Plaza Home Mortgage to Acquire N.M. Firm : Sale: The S&L; holding company would more than double loan-service portfolio, but O.C. could lose 40 jobs.
SANTA ANA — In a move that will more than double its loan-servicing portfolio but could cost Orange County as many as 40 jobs, Plaza Home Mortgage Corp. said Monday it plans to acquire a large loan-servicing operation in New Mexico.
Plaza, holding company for Plaza Savings & Loan Assn., said it has agreed to pay $6.5 million in cash and as many as 600,000 shares of its stock to acquire Sandia Mortgage Corp. in Albuquerque.
At Monday’s closing price of $7.63 a share, the NASDAQ-traded stock would be worth more than $4.5 million. The final value of the deal will depend on fluctuations in the stock’s price from now until June and the overall performance of Sandia’s loan portfolio through the end of the year. The purchase is scheduled to close late next month, subject to Plaza obtaining about $15 million in bank financing to cover a portion of the $40 million in Sandia debt that Plaza will assume.
If the sale goes through--Plaza general counsel Brad Morrice said that bank financing is being arranged--Plaza would merge its Santa Ana-based loan servicing department, which has about 40 employees, with the 70-employee Sandia servicing center in Albuquerque.
Morrice said Plaza would offer transfers to as many of its mortgage servicing employees as possible but was unable to say how many of the Santa Ana jobs would be shifted to New Mexico and how many would be cut because of duplication. The merger is to be completed in September, he said.

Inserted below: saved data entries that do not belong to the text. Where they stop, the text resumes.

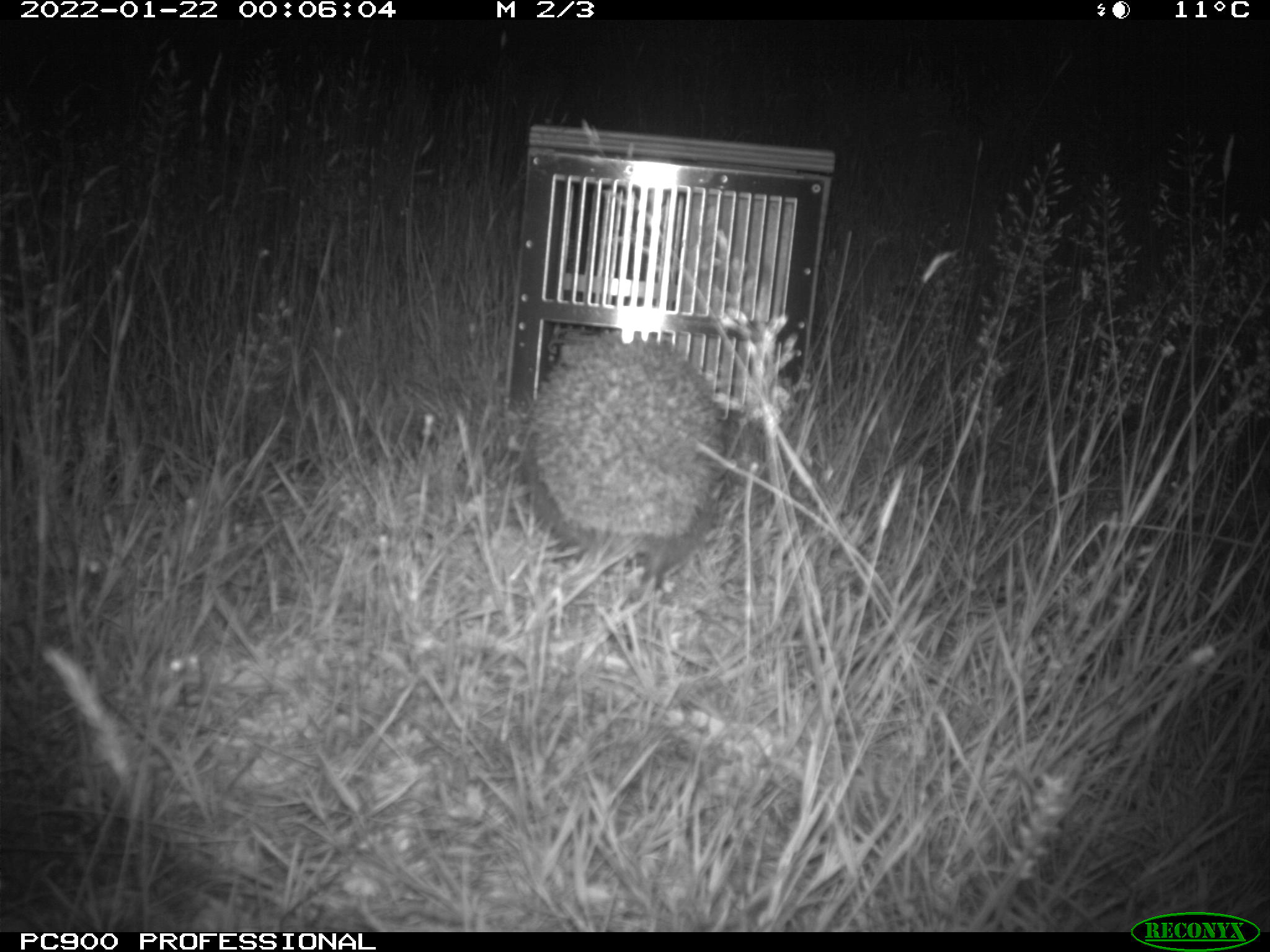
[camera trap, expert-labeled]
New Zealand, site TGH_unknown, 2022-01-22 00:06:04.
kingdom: Animalia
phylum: Chordata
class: Mammalia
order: Eulipotyphla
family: Erinaceidae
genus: Erinaceus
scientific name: Erinaceus europaeus europaeus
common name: european hedgehog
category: hedgehog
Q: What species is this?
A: Hedgehog (european hedgehog) (Erinaceus europaeus europaeus).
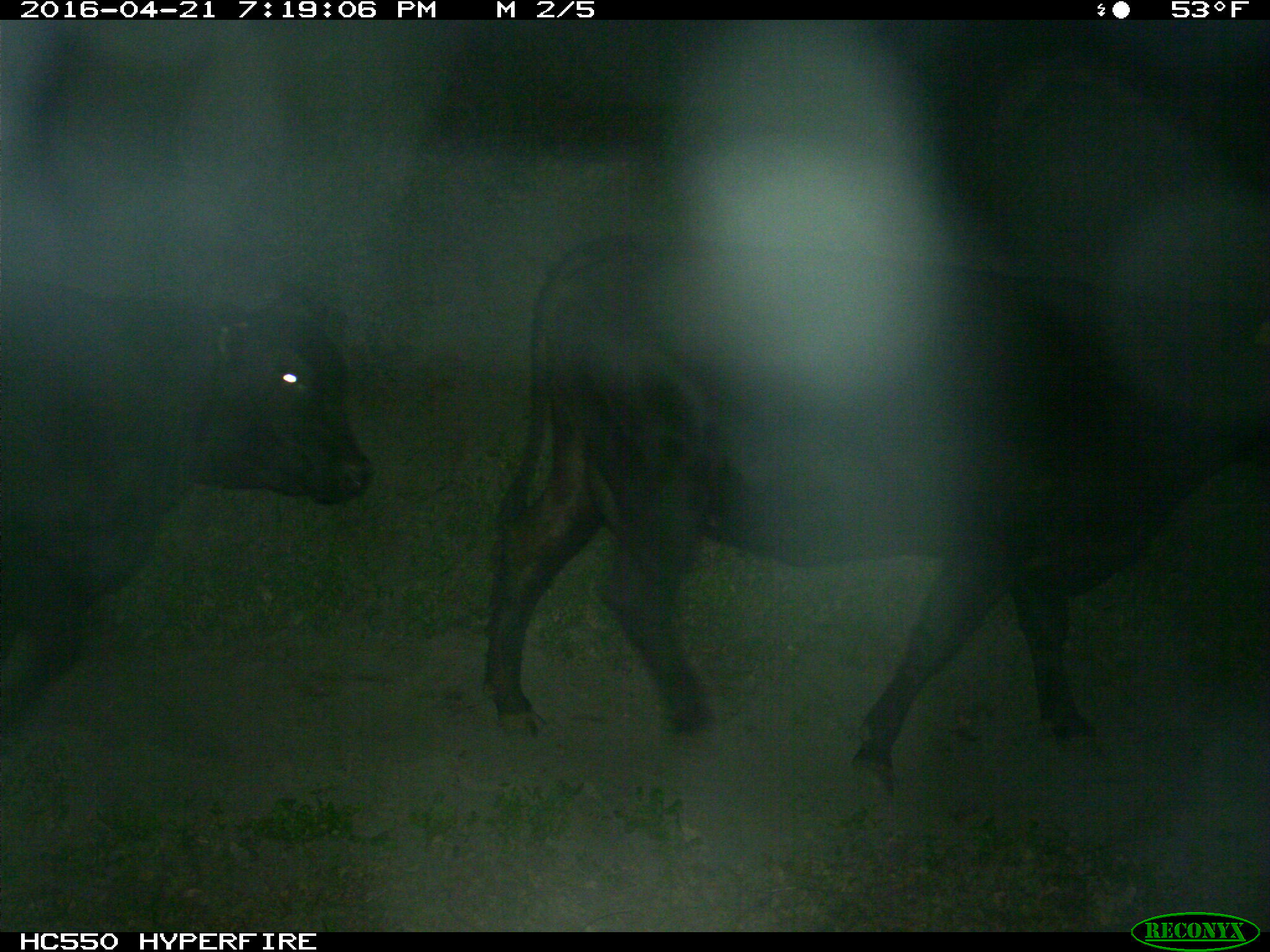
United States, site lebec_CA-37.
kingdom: Animalia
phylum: Chordata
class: Mammalia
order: Artiodactyla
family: Bovidae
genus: Bos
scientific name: Bos taurus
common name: domestic cow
Bos taurus (domestic cow).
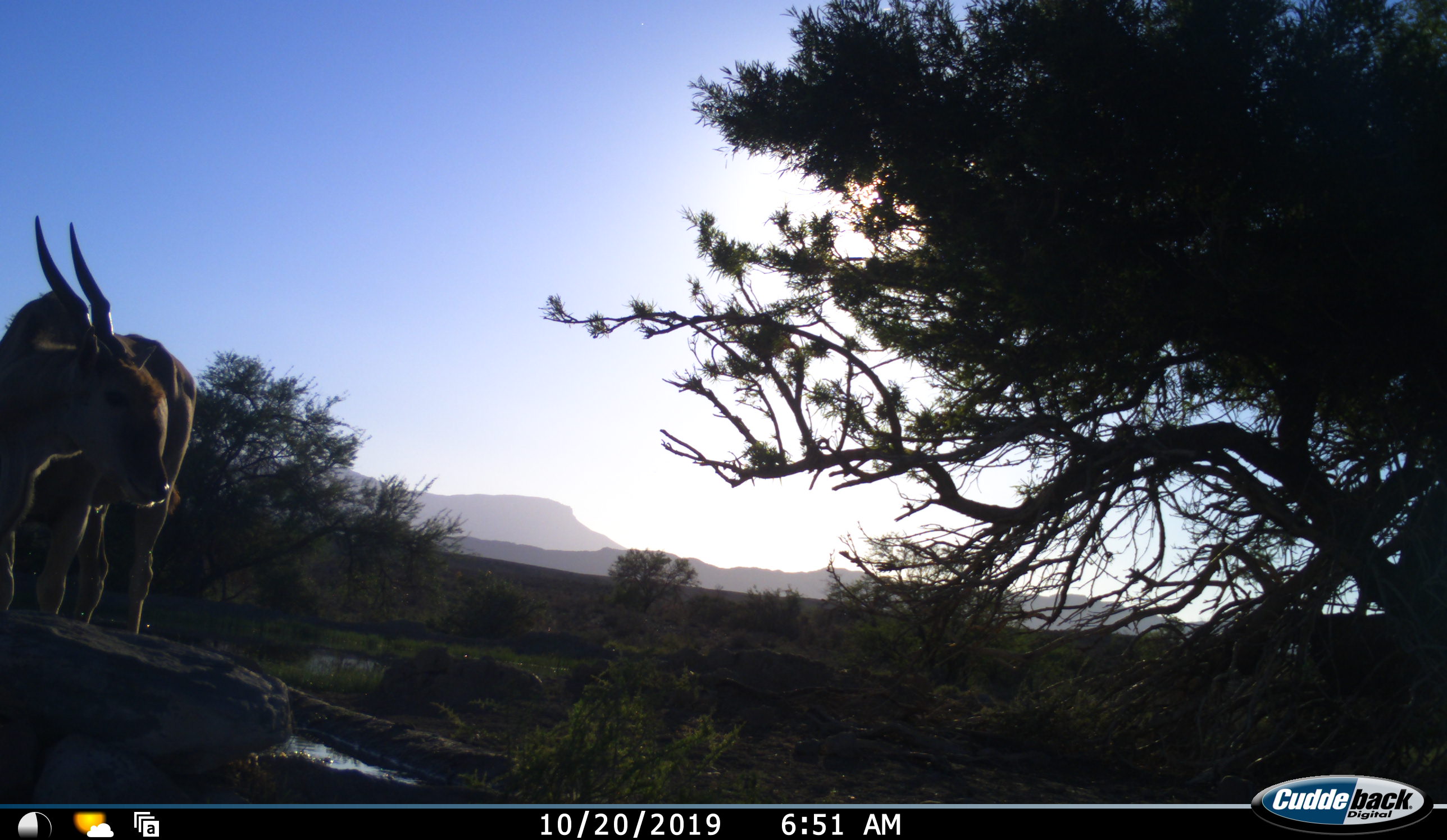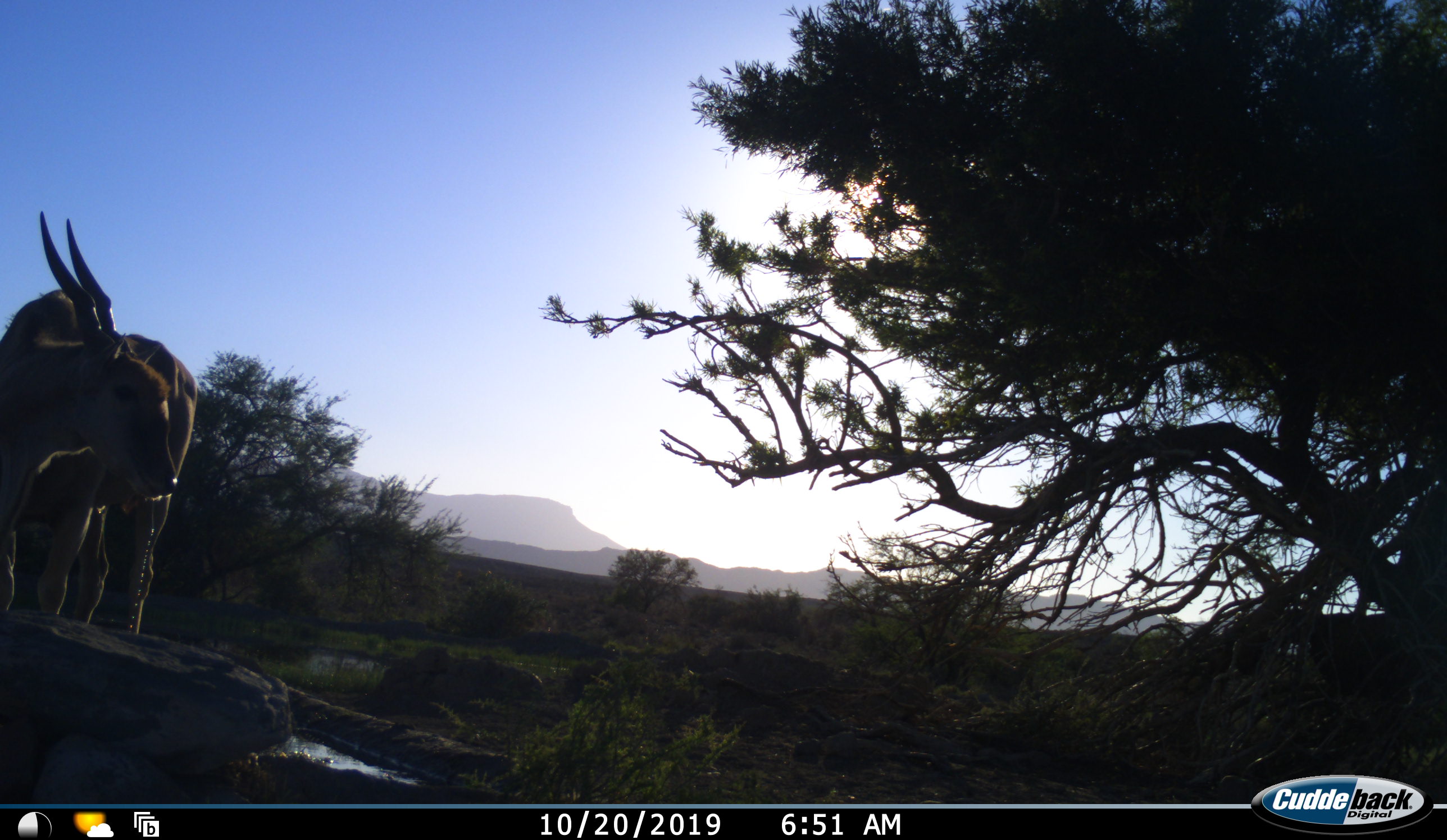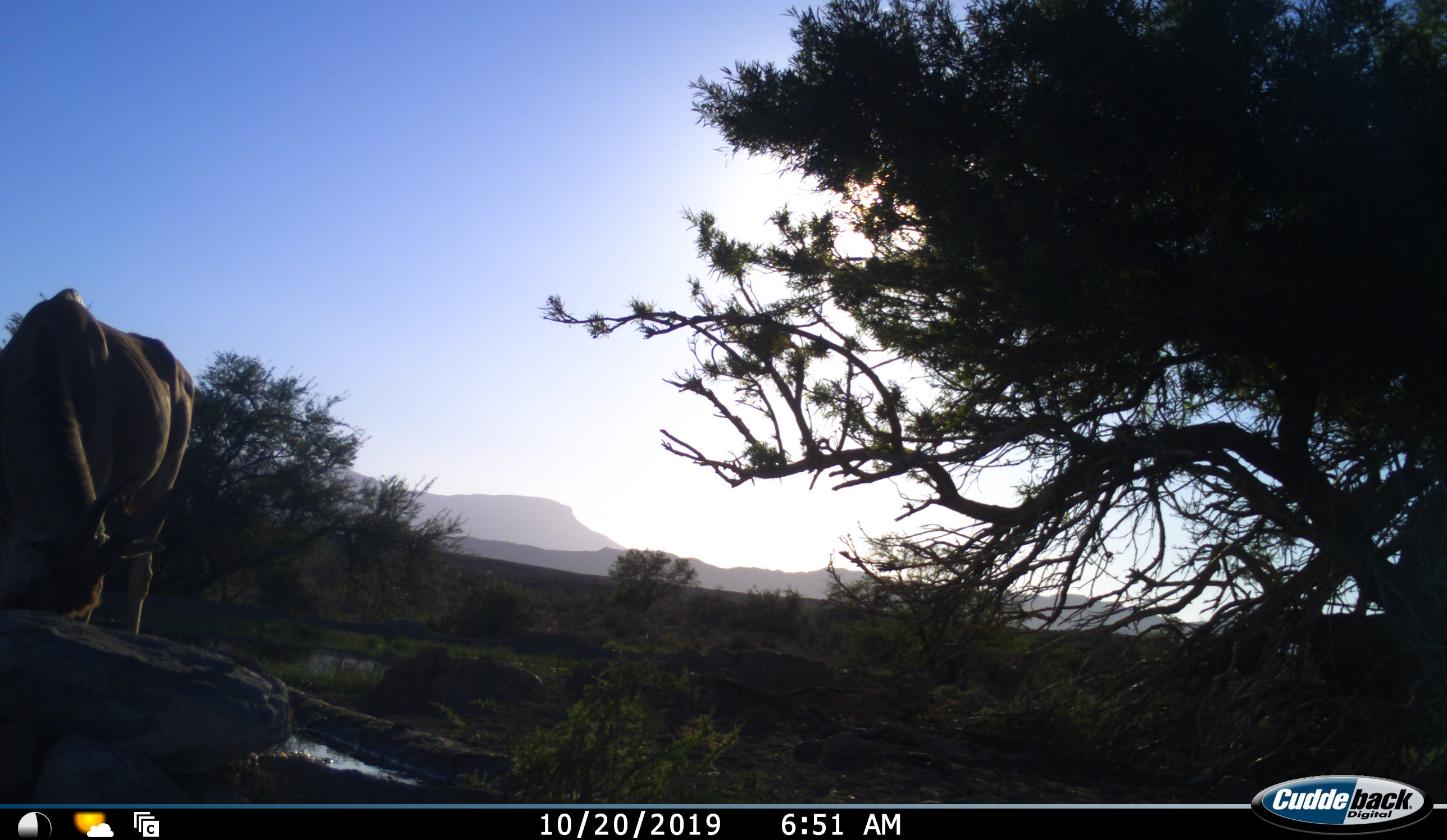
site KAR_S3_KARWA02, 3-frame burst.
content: unidentified animal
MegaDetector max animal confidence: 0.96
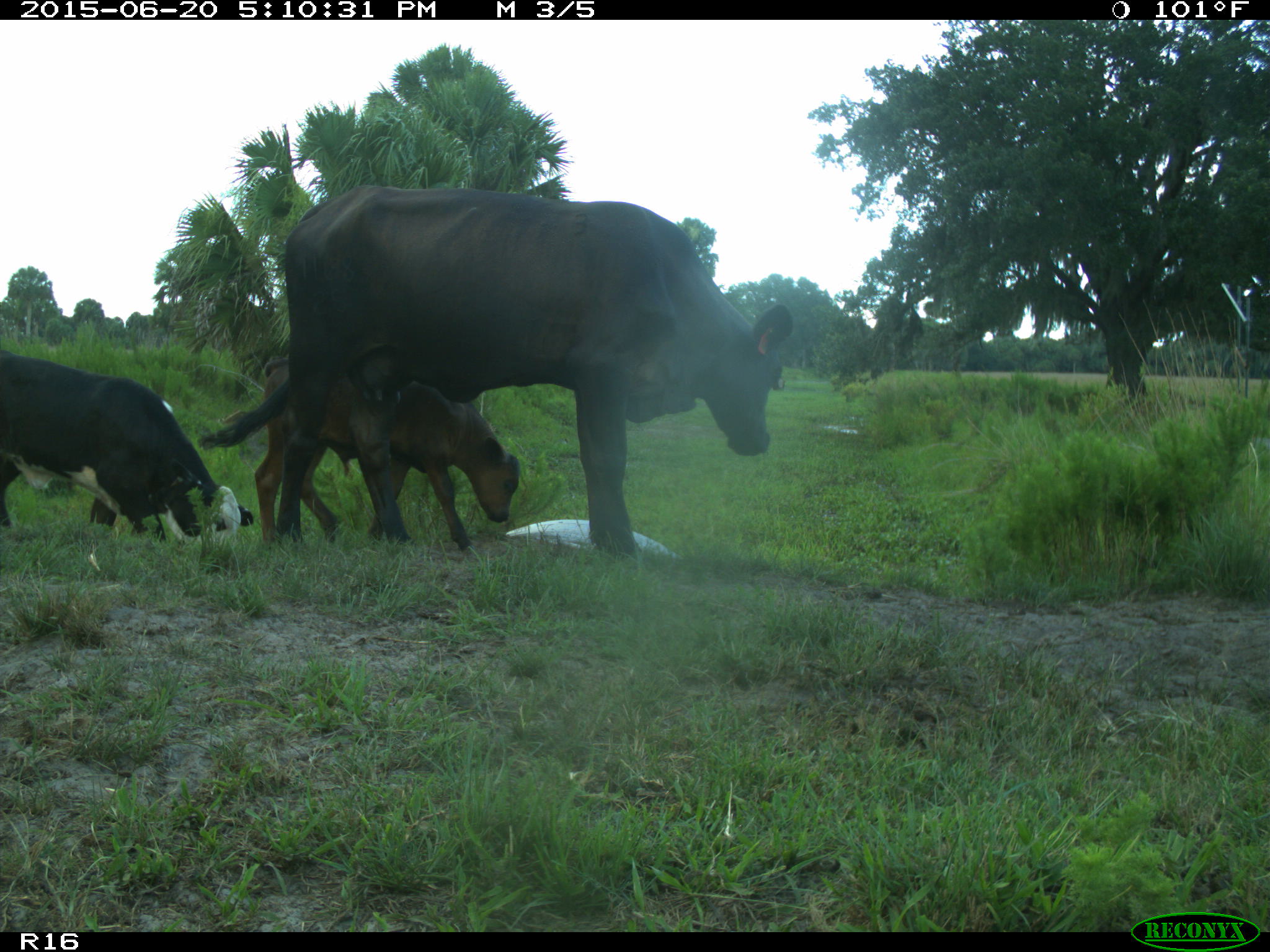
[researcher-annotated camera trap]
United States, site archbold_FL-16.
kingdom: Animalia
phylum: Chordata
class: Mammalia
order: Artiodactyla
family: Bovidae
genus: Bos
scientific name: Bos taurus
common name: domestic cow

Plaza will consolidate both operations under one roof in New Mexico, Morrice said, “because it is a lot cheaper to operate there--lower pay scales, lower occupancy cost” for rent and utilities “and lower state taxes.”
A mortgage servicing operation is a largely clerical operation that handles processing of home buyers’ monthly mortgage payments for dozens of large lenders, taking a small fee--typically about three-eighths of a percent--from each monthly payment.
That’s only $3.75 for a $1,000 mortgage payment, but it adds up: Sandia, which represents lenders in 48 states, now services $3.3 billion in loans, and Plaza, which has 25 loan offices in eight states, services about $3 billion in loans. Together, that makes a $6.3-billion portfolio; the annual service fees would total about $24 million.
In addition to Sandia’s loan portfolio, Plaza will acquire about $3 million in other assets in the purchase, including about $2 million of accounts receivables--payments due Sandia from various clients.
The deal also calls for Plaza to assume responsibility for about $40 million in debt--$13 million of corporate notes that mature in 1998, $12 million in existing bank debt that Sandia used to help finance the acquisition of its loan servicing portfolio, and $15 million in portfolio acquisition debt that Sandia owes directly to the companies from which it acquired servicing rights. It is that last batch that must be converted to new bank debt to satisfy terms of the purchase agreement.